政略夫婦の懐妊一夜~身ごもったら御曹司に愛し尽くされました~

「まったく、なにが不満なんだ。俺よりいい男がいると思うか? 顔も頭も育ちもいい。どんなにツンケンしててかわいくない奥さんでも、大事に扱ってやる優しい夫だ」

そう、私の幼なじみで、許嫁で、今は夫。この男、財前夏樹の本当の姿はこっちだ。

「あら、かわいくなくて悪かったわね。
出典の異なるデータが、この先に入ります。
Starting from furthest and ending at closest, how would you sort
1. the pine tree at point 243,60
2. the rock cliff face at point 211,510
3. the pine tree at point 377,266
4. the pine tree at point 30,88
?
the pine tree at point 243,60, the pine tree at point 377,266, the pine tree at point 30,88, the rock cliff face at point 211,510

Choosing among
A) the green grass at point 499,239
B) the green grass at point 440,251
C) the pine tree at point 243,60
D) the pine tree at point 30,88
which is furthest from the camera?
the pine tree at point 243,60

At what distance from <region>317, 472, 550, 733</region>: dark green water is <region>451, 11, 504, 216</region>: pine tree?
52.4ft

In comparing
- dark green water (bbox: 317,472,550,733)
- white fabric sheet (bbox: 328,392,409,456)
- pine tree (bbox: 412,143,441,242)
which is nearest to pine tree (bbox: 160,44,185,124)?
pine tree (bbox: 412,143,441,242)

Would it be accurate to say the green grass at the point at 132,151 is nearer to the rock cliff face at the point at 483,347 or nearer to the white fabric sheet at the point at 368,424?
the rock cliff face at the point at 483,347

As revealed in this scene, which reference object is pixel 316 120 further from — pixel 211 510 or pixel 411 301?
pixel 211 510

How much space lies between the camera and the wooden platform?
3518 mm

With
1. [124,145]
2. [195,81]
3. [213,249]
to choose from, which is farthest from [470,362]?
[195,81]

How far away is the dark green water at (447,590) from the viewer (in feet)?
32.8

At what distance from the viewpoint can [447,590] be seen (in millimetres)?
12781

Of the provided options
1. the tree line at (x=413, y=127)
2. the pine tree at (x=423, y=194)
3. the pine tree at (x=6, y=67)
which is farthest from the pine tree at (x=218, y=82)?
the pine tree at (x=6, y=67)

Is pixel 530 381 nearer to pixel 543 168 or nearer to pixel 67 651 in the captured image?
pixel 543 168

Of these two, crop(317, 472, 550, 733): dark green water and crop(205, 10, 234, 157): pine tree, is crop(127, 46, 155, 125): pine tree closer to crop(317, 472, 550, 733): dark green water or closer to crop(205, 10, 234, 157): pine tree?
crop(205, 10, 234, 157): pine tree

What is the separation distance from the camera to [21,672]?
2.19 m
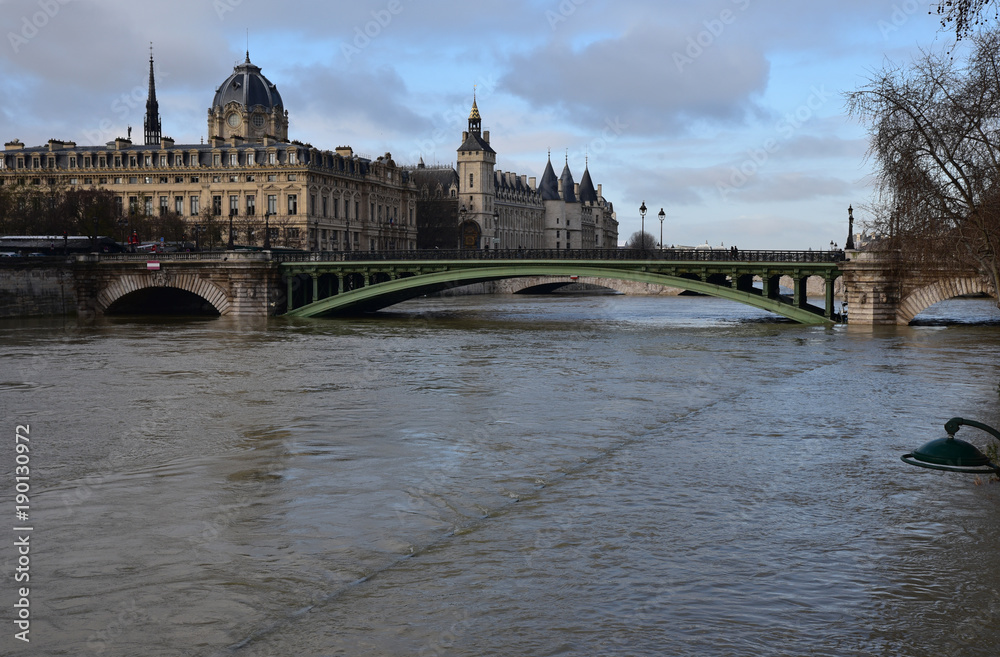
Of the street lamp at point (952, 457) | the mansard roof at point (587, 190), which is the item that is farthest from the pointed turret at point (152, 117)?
the street lamp at point (952, 457)

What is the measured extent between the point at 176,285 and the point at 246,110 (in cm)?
5267

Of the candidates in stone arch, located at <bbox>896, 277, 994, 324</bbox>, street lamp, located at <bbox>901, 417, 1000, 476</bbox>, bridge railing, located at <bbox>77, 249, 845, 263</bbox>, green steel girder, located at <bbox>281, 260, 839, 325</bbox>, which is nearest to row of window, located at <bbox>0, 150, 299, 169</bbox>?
bridge railing, located at <bbox>77, 249, 845, 263</bbox>

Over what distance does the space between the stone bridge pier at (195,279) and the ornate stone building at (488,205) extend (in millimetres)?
68294

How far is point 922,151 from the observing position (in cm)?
2003

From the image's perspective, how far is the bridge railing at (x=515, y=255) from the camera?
46531mm

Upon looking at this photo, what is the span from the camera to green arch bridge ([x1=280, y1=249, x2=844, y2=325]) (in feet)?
152

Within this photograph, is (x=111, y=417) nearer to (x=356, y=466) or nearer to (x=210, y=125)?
(x=356, y=466)

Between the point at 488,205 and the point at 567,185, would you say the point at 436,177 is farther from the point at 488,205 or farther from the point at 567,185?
the point at 567,185

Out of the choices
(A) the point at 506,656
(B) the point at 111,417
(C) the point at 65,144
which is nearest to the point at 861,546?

でも私だって理想的な妻を演じてあげてるんだからおあいこよ。夫がとーっても俺様で高慢ちきなお子様でも、しっかり妻としての務めを果たしているんだもの」

「へえ。夜のあれも務め?」

夏樹は建物の外壁に私を追い詰めてくる。
トン、と顔の横の壁に彼の拳がつき、質問とともに体が迫った。

相変わらず、私にこういう態度ばかり取ってくる。はっきり嫌だと思えれば簡単に(かわ)せるはずなのに、夏樹に迫られると、私は窮鼠(きゅうそ)のごとく動けなくなる。

「つ、務めよ」

「そうか? アンアンよがって、毎晩楽しそうなお務めだな」

「よがってないわよ! 変なこと言わないで! 私は両親が孫を見たがっているから、だからしているだけでっ…… 」

「はいはい、じゃあ今日もお務めしてもらうからよろしくな。昨日みたいにびっしゃり濡らして、俺のを奥まで咥え込んでトロトロにしちゃってくれ。頼んだぞ、奥さん」

「なっ……」

あまりに下品な言葉の羅列に、私は開いた口が塞がらないまま夏樹を見た。
庭園に散歩に来た人の声がし、お育ちのいい御曹司の顔に戻った夏樹は「戻ろうか」と作り笑顔で私の手を取る。